A report on Israel-Turkey relations prepared for the Israeli Foreign Ministry a few weeks ago by the Centre for Political Research concluded that ever since his party took power, Erdogan has conducted an ongoing process of fashioning a negative view of Israel in Turkish public opinion by backing radical Islamist newspapers like Vakit, which was originally also published in Germany, but was shut down there due to its anti-Semitic content.

"For Erdogan," the report concludes. "Israel-bashing is a way of bolstering his status with Islamic and Middle Eastern states, which Turkey would like to lead." And indeed, according to today's edition of Hurriyet, Turkey's daily English language newspaper, in recent remarks Erdoğan has gone as far as saying that Tehran’s nuclear programme is peaceful, and the Middle East’s nuclear problems can be laid at Israel's door.

Meanwhile Barack Obama’s nuclear summit is scheduled for April 12-13 in Washington.
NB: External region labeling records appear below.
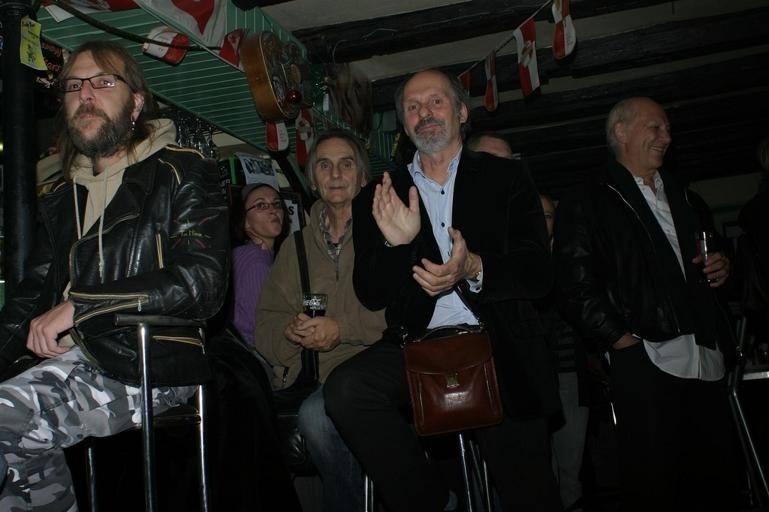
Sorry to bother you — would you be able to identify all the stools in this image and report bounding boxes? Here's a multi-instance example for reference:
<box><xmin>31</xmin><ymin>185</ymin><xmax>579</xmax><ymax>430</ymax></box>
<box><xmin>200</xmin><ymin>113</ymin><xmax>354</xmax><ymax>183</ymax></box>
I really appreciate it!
<box><xmin>363</xmin><ymin>430</ymin><xmax>492</xmax><ymax>510</ymax></box>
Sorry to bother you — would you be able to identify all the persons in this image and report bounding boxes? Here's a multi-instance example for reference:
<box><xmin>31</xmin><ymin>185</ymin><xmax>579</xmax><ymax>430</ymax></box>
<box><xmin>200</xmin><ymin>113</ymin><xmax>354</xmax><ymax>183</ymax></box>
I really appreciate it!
<box><xmin>540</xmin><ymin>195</ymin><xmax>590</xmax><ymax>511</ymax></box>
<box><xmin>255</xmin><ymin>128</ymin><xmax>388</xmax><ymax>512</ymax></box>
<box><xmin>0</xmin><ymin>38</ymin><xmax>232</xmax><ymax>512</ymax></box>
<box><xmin>467</xmin><ymin>135</ymin><xmax>520</xmax><ymax>161</ymax></box>
<box><xmin>552</xmin><ymin>96</ymin><xmax>735</xmax><ymax>510</ymax></box>
<box><xmin>322</xmin><ymin>68</ymin><xmax>567</xmax><ymax>511</ymax></box>
<box><xmin>223</xmin><ymin>184</ymin><xmax>292</xmax><ymax>361</ymax></box>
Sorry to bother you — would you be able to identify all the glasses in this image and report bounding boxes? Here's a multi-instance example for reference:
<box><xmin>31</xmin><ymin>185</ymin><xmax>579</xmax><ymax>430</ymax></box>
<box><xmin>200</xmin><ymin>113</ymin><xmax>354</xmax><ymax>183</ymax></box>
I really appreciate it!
<box><xmin>57</xmin><ymin>71</ymin><xmax>139</xmax><ymax>94</ymax></box>
<box><xmin>244</xmin><ymin>201</ymin><xmax>284</xmax><ymax>213</ymax></box>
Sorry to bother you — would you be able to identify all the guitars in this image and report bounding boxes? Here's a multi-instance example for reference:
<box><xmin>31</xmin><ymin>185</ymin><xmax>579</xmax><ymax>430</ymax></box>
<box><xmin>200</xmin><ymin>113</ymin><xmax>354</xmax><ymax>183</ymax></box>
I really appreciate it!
<box><xmin>242</xmin><ymin>30</ymin><xmax>332</xmax><ymax>121</ymax></box>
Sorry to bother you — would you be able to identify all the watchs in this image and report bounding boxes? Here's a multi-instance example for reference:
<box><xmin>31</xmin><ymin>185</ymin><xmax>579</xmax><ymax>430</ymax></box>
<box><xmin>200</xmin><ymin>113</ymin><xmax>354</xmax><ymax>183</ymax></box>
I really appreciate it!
<box><xmin>470</xmin><ymin>271</ymin><xmax>481</xmax><ymax>282</ymax></box>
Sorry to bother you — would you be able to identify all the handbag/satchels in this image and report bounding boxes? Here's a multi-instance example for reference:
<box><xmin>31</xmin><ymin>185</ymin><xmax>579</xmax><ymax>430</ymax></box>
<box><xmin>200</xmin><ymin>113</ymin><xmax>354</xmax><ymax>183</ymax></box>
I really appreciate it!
<box><xmin>272</xmin><ymin>382</ymin><xmax>322</xmax><ymax>477</ymax></box>
<box><xmin>404</xmin><ymin>330</ymin><xmax>505</xmax><ymax>437</ymax></box>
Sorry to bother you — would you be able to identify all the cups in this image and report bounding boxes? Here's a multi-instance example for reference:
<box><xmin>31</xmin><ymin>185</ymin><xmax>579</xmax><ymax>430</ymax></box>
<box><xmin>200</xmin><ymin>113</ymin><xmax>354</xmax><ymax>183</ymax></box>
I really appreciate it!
<box><xmin>302</xmin><ymin>292</ymin><xmax>330</xmax><ymax>316</ymax></box>
<box><xmin>698</xmin><ymin>226</ymin><xmax>721</xmax><ymax>284</ymax></box>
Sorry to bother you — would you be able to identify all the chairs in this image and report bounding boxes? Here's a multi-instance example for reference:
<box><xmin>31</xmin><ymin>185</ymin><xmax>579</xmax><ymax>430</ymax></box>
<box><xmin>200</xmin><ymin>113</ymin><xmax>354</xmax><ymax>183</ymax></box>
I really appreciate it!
<box><xmin>80</xmin><ymin>313</ymin><xmax>217</xmax><ymax>511</ymax></box>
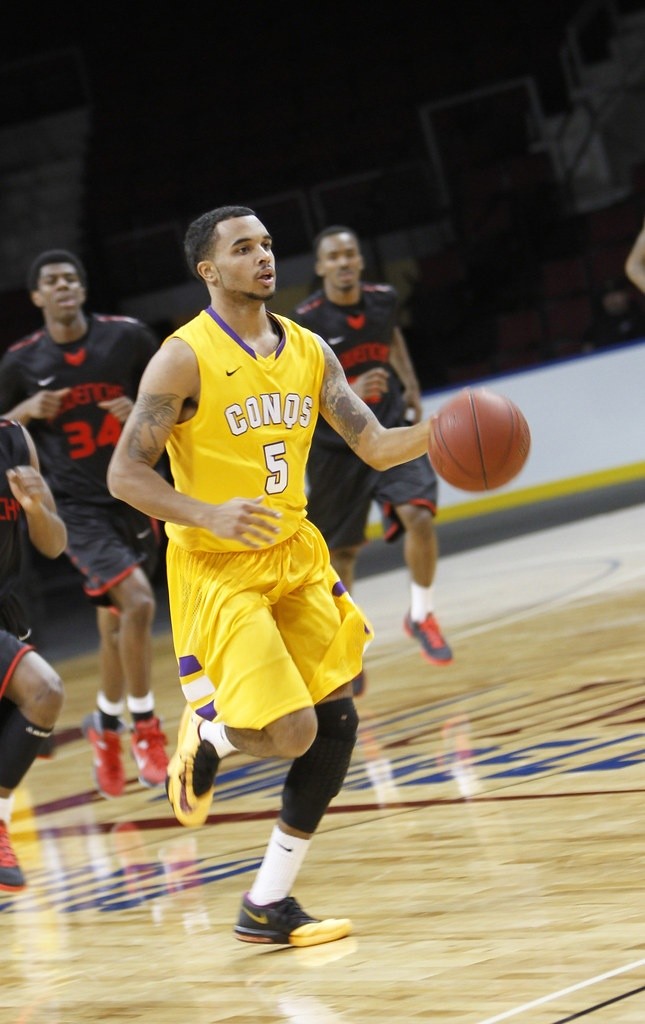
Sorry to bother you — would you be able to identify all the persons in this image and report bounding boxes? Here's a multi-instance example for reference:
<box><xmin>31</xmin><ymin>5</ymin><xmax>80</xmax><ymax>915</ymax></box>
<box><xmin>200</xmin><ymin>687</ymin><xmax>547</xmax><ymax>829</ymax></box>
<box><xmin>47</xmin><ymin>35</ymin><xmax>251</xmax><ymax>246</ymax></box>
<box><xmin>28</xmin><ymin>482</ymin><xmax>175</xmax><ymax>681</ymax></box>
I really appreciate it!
<box><xmin>289</xmin><ymin>224</ymin><xmax>456</xmax><ymax>665</ymax></box>
<box><xmin>0</xmin><ymin>417</ymin><xmax>67</xmax><ymax>897</ymax></box>
<box><xmin>107</xmin><ymin>208</ymin><xmax>438</xmax><ymax>946</ymax></box>
<box><xmin>1</xmin><ymin>249</ymin><xmax>170</xmax><ymax>799</ymax></box>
Britain will be represented not by the prime minister, but by the foreign secretary, David Miliband (a General Election campaign will be in full swing in the UK), but the meeting will be attended by Chinese President Hu Jintao, French President Nicolas Sarkozy, German Chancellor Angela Merkel, and dozens of other leaders. Washington has welcomed China's decision in particular to join negotiations on imposing new sanctions on Tehran.

What the US administration may not have known, when doing so, is that China has also said it would take part in a nuclear disarmament conference in Tehran only five days after the Washington event. Iran says that experts and officials from some 60 countries have been invited to the April 17-18 meeting in Tehran, called "Nuclear energy for everyone, nuclear arms for no one."

Two nuclear summits within a week of each other. Interesting times we live in.